We all might have assumed this and there have been studies that reflect the behavior from short periods of acute stress mirroring the behavior in our pets, called emotional contagion. Emotional contagion, the mirroring of emotional or arousal states between individuals, is commonly seen among group-living species. But a recent study done by Linkoping University in Sweden provides some additional science that supports this to a greater degree than we probably realize.
One reaction in the body when you are under added stress is for your body to produce more of a hormone called Cortisol. This study looked at 58 dogs and their owners and measured the Hair Cortisol Concentrations (HCC) of both owner and dog. Measurements were taken at two separate occasions, reflecting levels during previous summer and winter months. The dogs’ activity levels were continuously monitored with a remote cloud-based activity collar for one week because physical activity can affect cortisol levels. Shetland sheepdogs and border collies, balanced for sex, participated, and both pet dogs and actively competing dogs (agility and obedience) were included to represent different lifestyles. The results showed significant inter-species correlations in long-term stress where human HCC from both summer and winter samplings correlated strongly with dog HCC. The personality traits of both dogs and their owners were determined through owner-completed surveys about their personalities. However, although dogs’ personalities had little effects on their HCC, the human personality traits neuroticism, conscientiousness, and openness significantly affected dog HCC. Hence, they suggest that dogs, to a great extent, mirror the stress level of their owners.

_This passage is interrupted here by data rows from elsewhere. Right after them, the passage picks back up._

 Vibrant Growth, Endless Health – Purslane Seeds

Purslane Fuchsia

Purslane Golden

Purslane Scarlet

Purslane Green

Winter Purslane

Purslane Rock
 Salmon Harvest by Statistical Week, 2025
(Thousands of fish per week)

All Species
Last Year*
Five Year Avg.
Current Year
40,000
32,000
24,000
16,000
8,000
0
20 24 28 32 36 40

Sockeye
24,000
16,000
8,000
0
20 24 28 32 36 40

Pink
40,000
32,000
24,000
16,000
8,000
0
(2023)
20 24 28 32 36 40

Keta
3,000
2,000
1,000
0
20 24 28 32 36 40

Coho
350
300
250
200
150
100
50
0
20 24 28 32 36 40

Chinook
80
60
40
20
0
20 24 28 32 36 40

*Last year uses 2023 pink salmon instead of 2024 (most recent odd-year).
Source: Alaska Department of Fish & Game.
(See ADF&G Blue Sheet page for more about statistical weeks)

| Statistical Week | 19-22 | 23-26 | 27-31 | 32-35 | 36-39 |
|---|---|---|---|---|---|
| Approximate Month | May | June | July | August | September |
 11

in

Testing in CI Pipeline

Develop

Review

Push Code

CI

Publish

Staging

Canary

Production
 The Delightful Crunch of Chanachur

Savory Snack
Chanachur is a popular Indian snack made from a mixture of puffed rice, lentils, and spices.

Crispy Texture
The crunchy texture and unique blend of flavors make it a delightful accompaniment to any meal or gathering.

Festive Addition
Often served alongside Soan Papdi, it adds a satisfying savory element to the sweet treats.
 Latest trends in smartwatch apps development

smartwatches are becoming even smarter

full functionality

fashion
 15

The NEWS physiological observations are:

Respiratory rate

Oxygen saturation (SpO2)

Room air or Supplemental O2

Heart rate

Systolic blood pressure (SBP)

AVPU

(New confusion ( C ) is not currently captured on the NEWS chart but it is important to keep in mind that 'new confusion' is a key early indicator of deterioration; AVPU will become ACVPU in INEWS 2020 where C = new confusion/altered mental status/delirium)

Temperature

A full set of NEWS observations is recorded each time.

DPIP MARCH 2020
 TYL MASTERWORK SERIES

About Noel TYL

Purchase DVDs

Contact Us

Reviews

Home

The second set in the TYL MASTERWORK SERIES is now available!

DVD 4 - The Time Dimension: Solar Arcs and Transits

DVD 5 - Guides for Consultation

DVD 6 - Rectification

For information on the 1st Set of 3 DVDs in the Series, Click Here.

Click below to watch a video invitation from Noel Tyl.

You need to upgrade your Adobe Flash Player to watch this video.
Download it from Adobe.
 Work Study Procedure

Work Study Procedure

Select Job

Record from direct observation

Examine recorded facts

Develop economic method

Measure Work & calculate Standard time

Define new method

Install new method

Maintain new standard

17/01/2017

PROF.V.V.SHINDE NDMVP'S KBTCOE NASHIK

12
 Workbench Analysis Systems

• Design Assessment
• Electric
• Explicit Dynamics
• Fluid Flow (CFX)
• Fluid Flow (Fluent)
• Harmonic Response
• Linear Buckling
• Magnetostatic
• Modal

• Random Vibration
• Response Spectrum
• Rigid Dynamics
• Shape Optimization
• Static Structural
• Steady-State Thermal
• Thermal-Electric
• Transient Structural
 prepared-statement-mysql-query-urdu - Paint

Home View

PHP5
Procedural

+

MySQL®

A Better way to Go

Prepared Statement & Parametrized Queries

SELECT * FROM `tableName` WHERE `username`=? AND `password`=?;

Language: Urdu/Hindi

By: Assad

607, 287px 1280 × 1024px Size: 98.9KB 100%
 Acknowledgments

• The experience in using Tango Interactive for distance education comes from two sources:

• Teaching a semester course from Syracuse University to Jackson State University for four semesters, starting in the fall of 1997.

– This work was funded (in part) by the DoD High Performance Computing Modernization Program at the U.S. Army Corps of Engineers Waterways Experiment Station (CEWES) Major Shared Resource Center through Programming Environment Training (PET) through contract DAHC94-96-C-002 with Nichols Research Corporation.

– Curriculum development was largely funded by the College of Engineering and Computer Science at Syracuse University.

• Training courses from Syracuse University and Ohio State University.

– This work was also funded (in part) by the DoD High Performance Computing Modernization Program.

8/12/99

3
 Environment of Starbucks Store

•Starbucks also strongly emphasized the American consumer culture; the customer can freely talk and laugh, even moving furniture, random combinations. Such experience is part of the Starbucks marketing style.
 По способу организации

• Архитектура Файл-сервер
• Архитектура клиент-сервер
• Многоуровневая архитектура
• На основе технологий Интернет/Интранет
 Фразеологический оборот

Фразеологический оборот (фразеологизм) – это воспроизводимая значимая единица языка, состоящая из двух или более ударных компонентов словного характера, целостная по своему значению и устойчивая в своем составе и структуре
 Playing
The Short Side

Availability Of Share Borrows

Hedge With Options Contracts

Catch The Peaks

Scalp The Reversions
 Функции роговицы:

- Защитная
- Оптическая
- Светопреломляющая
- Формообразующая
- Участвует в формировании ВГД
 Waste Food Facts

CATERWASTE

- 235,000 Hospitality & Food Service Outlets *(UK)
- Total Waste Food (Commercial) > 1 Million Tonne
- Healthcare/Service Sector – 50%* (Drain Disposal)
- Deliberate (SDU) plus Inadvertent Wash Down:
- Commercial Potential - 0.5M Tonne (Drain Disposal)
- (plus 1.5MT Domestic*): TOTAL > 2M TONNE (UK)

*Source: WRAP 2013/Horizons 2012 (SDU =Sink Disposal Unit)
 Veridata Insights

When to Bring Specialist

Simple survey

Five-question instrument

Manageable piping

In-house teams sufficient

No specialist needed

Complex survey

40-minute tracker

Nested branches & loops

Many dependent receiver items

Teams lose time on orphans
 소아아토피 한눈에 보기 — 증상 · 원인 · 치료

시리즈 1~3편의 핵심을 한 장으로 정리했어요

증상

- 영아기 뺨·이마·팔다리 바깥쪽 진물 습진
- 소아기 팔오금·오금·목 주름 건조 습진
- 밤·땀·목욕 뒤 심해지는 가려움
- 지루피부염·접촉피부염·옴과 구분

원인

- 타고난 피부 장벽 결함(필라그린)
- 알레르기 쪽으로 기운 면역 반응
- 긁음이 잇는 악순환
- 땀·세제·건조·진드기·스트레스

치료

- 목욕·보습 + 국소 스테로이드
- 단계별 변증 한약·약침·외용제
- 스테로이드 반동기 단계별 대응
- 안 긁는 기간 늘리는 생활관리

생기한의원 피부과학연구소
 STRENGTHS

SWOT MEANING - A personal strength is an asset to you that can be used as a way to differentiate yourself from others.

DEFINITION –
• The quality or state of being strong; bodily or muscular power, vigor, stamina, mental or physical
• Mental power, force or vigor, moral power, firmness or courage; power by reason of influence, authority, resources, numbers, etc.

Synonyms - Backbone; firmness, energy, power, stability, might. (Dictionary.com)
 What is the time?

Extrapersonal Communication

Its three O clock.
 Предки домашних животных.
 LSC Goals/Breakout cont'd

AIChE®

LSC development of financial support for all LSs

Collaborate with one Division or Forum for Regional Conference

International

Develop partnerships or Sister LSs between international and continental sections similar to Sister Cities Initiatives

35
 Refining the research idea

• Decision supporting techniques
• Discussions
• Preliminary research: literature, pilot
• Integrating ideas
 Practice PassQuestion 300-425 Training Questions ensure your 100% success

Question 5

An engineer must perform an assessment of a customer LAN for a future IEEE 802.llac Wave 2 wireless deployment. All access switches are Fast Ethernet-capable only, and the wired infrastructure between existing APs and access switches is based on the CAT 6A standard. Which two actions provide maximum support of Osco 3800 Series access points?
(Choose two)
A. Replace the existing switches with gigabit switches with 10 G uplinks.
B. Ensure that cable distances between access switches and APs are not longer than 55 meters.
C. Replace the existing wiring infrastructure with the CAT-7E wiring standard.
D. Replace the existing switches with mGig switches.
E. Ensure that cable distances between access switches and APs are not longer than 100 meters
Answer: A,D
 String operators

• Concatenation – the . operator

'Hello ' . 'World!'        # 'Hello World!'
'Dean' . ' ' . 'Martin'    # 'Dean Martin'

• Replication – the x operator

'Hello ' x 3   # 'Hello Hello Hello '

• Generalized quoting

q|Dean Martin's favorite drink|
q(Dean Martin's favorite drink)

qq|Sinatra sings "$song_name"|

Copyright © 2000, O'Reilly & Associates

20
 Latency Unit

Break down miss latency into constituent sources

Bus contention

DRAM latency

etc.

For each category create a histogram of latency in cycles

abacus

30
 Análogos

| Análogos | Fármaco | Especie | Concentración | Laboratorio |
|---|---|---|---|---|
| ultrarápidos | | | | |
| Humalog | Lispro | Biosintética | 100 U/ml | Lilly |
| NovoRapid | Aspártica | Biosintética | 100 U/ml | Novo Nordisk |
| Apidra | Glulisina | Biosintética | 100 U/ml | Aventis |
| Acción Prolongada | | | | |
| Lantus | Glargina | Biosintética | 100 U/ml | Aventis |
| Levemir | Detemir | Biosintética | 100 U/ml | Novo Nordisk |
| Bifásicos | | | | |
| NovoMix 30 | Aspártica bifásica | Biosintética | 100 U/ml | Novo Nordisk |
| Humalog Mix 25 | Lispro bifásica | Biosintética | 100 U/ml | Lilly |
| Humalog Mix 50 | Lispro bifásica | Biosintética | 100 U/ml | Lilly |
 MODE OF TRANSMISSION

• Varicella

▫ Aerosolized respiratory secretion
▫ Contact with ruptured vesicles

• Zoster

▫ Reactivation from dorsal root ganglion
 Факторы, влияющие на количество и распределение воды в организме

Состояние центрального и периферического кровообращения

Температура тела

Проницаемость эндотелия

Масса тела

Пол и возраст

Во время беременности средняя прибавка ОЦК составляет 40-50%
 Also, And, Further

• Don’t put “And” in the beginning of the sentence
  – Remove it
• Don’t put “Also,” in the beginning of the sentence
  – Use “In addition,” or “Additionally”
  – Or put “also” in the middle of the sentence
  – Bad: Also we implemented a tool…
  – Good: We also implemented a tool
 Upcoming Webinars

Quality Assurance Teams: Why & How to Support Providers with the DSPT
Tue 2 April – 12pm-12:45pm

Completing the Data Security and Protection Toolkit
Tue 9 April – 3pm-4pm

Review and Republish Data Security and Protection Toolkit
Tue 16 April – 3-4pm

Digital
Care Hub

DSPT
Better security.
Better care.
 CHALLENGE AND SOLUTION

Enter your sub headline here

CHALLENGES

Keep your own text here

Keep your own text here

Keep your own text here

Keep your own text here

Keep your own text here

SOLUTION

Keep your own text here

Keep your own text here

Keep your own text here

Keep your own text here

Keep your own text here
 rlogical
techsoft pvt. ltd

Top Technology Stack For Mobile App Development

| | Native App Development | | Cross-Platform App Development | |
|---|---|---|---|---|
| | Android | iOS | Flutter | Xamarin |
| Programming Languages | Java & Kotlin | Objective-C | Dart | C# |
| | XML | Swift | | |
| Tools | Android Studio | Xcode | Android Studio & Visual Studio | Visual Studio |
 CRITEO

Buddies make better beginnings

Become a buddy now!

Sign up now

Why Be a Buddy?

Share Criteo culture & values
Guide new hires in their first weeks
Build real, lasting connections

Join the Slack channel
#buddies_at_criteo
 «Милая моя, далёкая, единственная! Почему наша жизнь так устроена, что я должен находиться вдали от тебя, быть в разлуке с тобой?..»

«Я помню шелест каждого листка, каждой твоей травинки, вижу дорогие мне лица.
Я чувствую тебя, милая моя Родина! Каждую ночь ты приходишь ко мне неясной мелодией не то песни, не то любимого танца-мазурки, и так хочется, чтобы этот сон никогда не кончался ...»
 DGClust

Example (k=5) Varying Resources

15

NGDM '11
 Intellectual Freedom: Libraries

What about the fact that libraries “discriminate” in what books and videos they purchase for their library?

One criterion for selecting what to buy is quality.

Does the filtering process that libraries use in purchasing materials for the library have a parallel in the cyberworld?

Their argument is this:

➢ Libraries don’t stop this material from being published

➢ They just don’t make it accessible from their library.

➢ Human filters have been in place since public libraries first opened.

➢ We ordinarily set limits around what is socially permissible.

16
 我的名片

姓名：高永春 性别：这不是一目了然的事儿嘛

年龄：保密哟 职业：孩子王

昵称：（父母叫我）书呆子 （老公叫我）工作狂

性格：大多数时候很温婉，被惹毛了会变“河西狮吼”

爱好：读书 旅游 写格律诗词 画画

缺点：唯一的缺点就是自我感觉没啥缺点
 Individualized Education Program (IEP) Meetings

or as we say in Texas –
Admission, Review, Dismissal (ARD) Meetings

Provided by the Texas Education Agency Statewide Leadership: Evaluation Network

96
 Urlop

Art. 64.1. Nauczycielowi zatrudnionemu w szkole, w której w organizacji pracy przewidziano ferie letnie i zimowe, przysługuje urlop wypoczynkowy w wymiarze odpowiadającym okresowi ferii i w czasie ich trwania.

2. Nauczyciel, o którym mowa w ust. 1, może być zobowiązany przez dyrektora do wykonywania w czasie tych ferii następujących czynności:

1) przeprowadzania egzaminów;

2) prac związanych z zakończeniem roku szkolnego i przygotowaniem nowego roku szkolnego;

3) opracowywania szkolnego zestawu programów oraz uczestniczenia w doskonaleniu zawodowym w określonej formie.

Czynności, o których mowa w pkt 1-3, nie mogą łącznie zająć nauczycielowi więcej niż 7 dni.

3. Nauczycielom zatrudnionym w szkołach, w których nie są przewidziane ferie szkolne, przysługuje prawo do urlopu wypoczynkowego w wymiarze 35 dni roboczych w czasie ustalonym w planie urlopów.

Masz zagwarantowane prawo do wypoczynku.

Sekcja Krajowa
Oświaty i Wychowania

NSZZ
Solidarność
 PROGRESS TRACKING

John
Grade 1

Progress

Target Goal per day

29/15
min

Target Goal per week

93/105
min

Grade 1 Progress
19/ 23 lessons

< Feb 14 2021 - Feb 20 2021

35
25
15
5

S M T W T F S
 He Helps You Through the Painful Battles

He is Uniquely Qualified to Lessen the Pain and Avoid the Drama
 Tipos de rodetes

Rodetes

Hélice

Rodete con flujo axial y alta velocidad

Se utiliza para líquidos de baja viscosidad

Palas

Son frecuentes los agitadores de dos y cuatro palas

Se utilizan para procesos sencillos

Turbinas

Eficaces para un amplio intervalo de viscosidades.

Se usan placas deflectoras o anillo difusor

When I was going through my stressful period someone could have told me (and they did) I needed to take a break and make some time for my own mental health and the suggestion went in one ear and out the other. When I realized the impact, my issues were having on my dog…. well that is a completely different thing! The last thing in the world I would do is put my dog under stress that was not necessary. Be thoughtful about what affect you are having on the loved ones around you. For me I felt a little like it would be selfish to close my eyes to the bad things going on to get a massage or meditate; but the truth was that I was being selfish by not doing that.
Have you seen your personal stress change your dog’s behavior?